The most impressive of these early paintings is Old Woman Frying Eggs from 1618. Velázquez includes a wide range of reflective and transparent objects to demonstrate his skills, and his handling of shadows looks impressive. He has manipulated the light carefully to minimise the interference of cast shadows without pushing too far into optical impossibility, and follows the convention of lighting the scene from high on the left.

The Waterseller (of Seville) from about 1620 is another of Velázquez’s finest early works. The face of the waterseller shown in profile is expertly modelled, and the glass and pottery lifelike, with shade and shadow giving the two large flasks their distinctive form.
Once he started painting portraits at court, though, shade and shadow became enemies.

Philip IV, Standing (1624) is one of his first portraits of the monarch, and is recorded as being formally accepted in December 1624. He too is lit from the left, but shadows have been carefully omitted except around his hairline.

That contrasts with this portrait of Mars from about 1639-41, where the god is shown off-guard in a moment of relaxation. Apart from the tip of his nose and the point of his chin, the god’s face is in shadow, and he looks like he just got out of bed after a long siesta.

Shade and shadow in Venus at Her Mirror, also known as the Rokeby Venus, enhance its Venus Effect. With its light cast again from the upper left, the reflected face is lit just as we’d expect, with the right of her face in shade and shadow, which helps convince us that its optically impossible reflection is true.

Back at court in Madrid, Velázquez’s portrait of Queen Mariana (of Austria) painted in 1652-53 carefully avoids shade and shadow, giving her face a flat and dour appearance.
That wasn’t the case for the most famous group portrait of his career, in Las Meninas from about 1656-57.

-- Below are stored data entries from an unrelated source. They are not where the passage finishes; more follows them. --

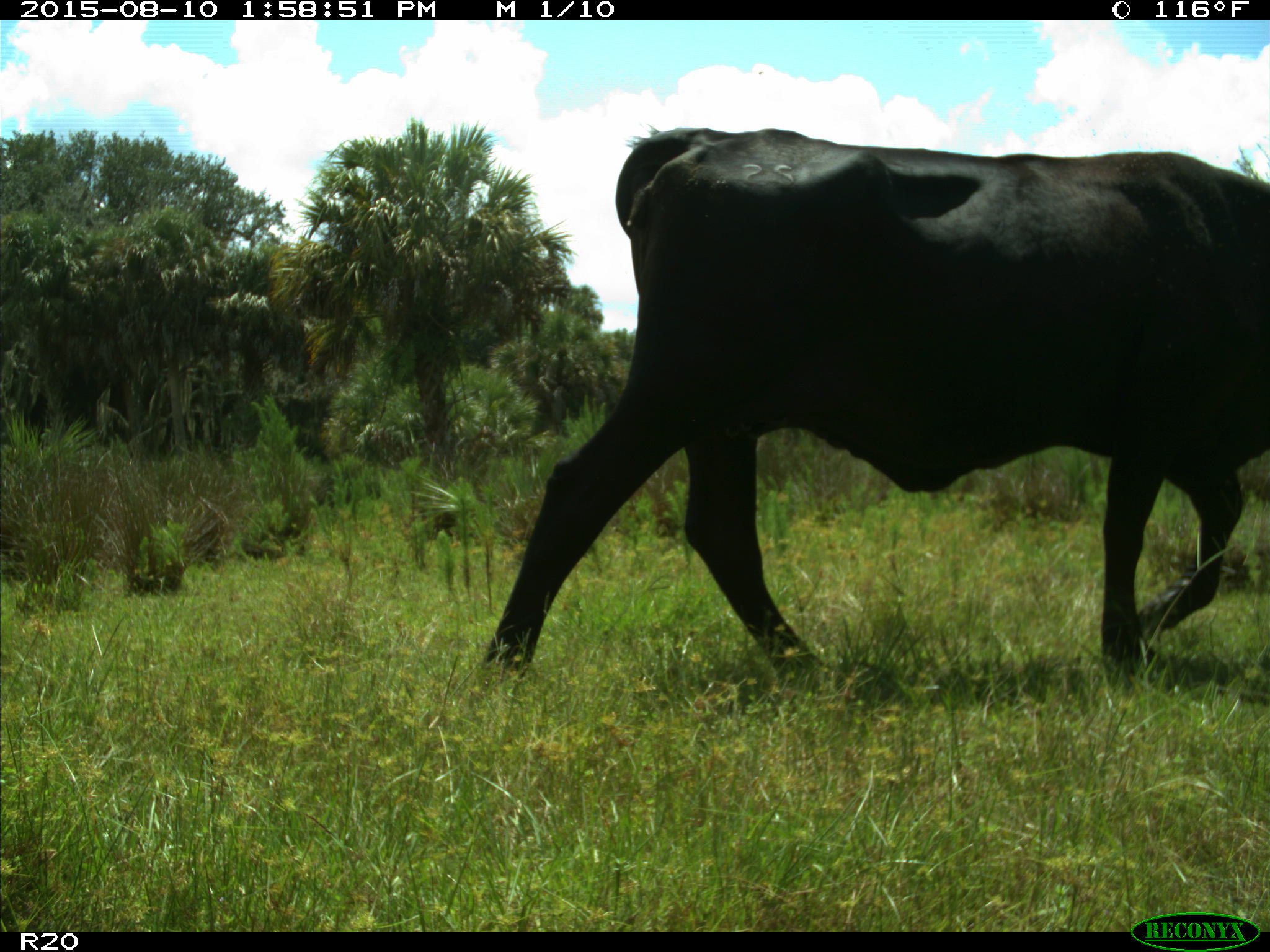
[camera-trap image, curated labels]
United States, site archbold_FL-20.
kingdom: Animalia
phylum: Chordata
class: Mammalia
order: Artiodactyla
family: Bovidae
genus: Bos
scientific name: Bos taurus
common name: domestic cow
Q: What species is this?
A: Bos taurus (domestic cow).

This is a group portrait of eleven people and a dog in a faithful depiction of a room in the Alcázar Palace. It’s lit from the upper right, probably because of the potential conflict with Velázquez’s large canvas. Best-lit of its figures is the Infanta Margaret Theresa in the front, who is given a minimum of shade and shadow. The maids of honour on either side of her, and the two dwarves on the right, have their fair share of shadow, which accentuates the features of the taller of the two dwarves, and all but obscures the bodyguard in the right background.

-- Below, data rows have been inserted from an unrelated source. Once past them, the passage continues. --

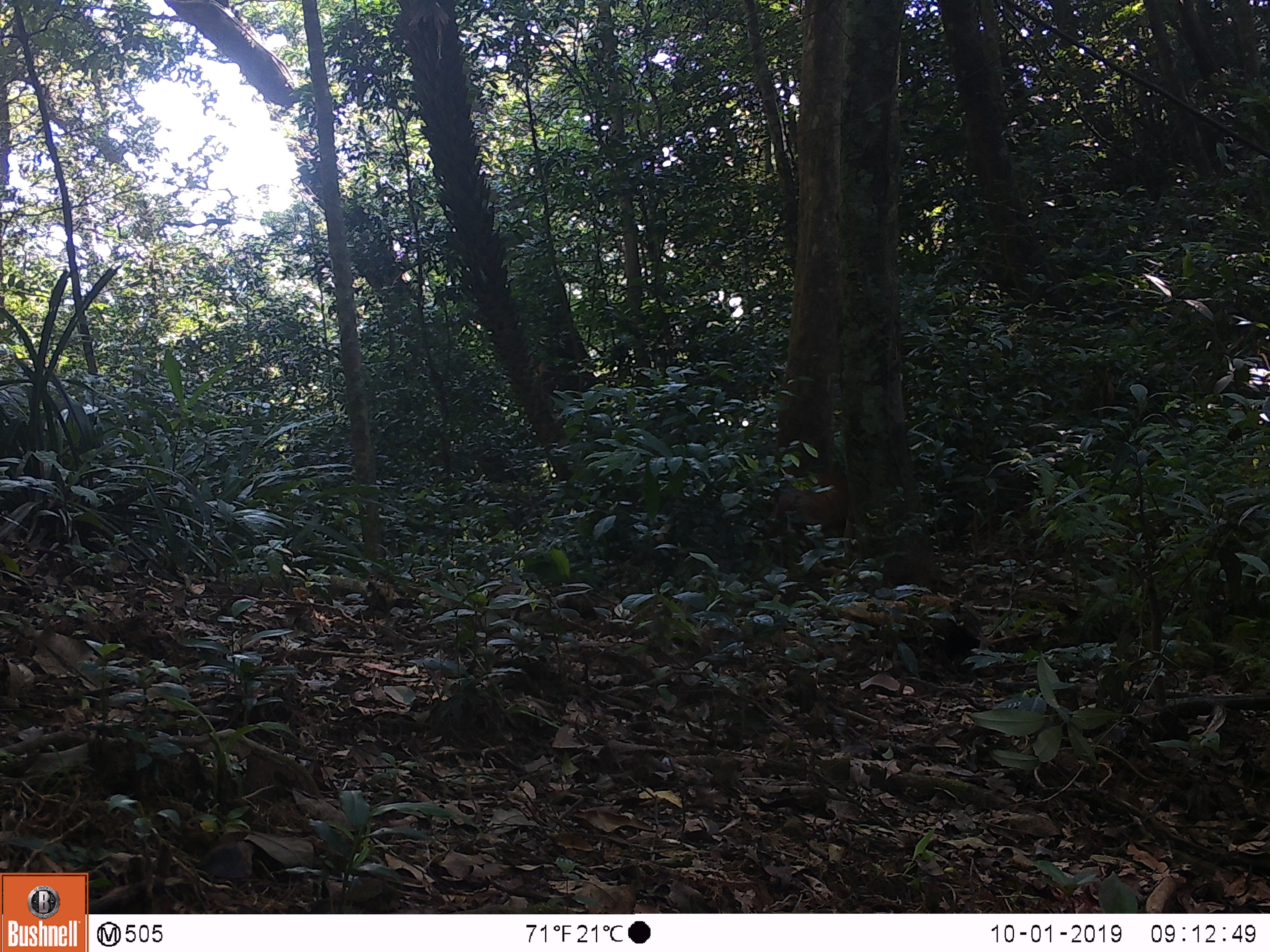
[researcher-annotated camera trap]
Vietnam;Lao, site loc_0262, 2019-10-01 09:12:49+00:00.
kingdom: Animalia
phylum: Chordata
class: Mammalia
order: Artiodactyla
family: Cervidae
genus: Muntiacus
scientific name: Muntiacus vuquangensis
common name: large-antlered muntjac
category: large antlered muntjac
Large antlered muntjac (large-antlered muntjac) (Muntiacus vuquangensis). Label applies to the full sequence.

This elaborate use of highlight and shadow is even more apparent in this detail of the figures.

Two figures given a prominent and unusual place are the King and Queen, who are shown reflected in a rectangular plane mirror on the far wall. They are lit consistently with their physical presence in the painting, to the immediate left of the viewer. Perhaps this should be termed the Meninas Effect?